As more Sponsors think about trying ‘decentralized’ trials, some remain concerned about how well they will actually ‘work’.  Decentralized trials are not what we are used to.  They do not operate the same way the traditional clinical trials we are accustomed to doing.  Describing how some of the procedures are going to work can be confusing, even to the site staff.

As noted in a November 2022 article “Fully Decentral Trials:  Aspirational Goal or Reality?”, some of the reasons for the hesitance include:

Concerns over lack of control

    • “How can I effectively treat the patients if I can’t see them?”
    • “I’m not using MY staff so how can I provide proper oversight?”
    • “How do I know the home healthcare nurses have been properly trained?”
    • “All of the assessments and data is being collected remotely?”
    • “But I’m not the one administering the drug…”

Challenges in maintaining data integrity

    • “Who’s entering the data?”
    • “Are they trained in GCP?”
    • “The patients are going to be responsible for that?”
    • “Can that DHT (Digital Health Technology) really collect that information accurately?”

Inability to complete more complex procedures outside of the traditional clinical setting

    • “How can we do that ‘decentrally’??
    • “Who is going to oversee that if it’s not being done in the office?”

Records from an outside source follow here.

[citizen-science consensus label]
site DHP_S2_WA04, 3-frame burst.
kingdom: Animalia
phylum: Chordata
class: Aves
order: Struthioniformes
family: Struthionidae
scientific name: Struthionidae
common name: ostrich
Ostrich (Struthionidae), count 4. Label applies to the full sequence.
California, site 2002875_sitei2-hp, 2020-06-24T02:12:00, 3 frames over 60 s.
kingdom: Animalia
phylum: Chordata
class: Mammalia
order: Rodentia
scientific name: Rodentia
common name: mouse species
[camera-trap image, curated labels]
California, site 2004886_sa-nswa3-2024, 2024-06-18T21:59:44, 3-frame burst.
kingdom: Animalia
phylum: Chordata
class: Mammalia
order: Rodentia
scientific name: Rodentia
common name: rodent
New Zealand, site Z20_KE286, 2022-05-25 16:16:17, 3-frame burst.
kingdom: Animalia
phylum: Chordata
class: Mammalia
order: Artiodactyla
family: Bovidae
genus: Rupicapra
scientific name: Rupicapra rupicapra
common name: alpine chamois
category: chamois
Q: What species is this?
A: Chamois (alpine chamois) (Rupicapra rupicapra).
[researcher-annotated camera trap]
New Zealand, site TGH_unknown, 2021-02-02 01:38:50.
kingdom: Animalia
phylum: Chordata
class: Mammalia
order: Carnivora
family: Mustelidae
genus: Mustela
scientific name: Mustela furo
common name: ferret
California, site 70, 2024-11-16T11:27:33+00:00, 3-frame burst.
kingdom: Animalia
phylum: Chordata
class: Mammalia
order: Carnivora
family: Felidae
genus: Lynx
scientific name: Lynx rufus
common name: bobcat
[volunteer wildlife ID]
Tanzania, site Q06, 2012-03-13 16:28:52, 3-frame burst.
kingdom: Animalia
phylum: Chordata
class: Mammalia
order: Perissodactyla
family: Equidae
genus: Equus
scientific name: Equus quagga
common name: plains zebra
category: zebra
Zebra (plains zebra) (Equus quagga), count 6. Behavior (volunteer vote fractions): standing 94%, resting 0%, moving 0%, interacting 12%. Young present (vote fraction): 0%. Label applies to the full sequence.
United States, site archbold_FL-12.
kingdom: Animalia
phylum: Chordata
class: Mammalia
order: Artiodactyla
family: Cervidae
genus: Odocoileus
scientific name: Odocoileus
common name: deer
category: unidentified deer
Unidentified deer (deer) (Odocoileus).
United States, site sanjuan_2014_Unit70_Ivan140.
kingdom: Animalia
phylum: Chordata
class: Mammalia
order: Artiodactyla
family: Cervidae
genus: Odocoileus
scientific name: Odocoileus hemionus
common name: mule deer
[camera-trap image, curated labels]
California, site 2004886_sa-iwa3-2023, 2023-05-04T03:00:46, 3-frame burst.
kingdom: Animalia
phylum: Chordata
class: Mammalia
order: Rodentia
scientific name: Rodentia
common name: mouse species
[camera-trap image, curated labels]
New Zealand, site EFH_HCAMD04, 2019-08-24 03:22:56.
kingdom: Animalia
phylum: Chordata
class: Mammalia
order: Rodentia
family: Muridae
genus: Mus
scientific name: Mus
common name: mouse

There are certainly challenges with decentralized trials.  These can come from:

  • Staff and/or patients with limited experience with digital, remote, or AI technology
  • Detailed and highly variable state laws and regulations on the protection of patient information and confidentiality
  • Issues with prescribing and administering investigational product outside of the site
  • Ensuring consistency when executing protocols
  • How the data is handled and stored as well as how the data is being generated
  • Concerns with data privacy and confidentiality linked to the collection method and those collecting the data

Despite the concerns and challenges, there have been some real benefit to using decentralized and hybrid design trials (hybrid design trials are those where some aspects of the trial take place at the site while others are decentralized).:

    • Increased diversity in the trial population
    • Meeting patients where they are
  • One ‘partner’ vs. multiple sites
    • Sponsor pays one ‘decentralized partner’ rather than multiple sites with varying budgets
    • Dedicated data entry specialists ensured data consistency/integrity
  • Highly vulnerable populations don’t have to leave their home and travel to sites
    • Minimizes risk to elderly, critically ill, and medically vulnerable populations
    • Eliminates need for patient travel reimbursements

While not all trials or even trial procedures can be decentralized, there are efficiencies to be realized by investigating the potential of changing at least some aspects of clinical trials. Designing the trial to allow for decentralized visits and procedures must be done in the protocol design phase.  Careful evaluation of the technology and coordination with all stakeholders is critical.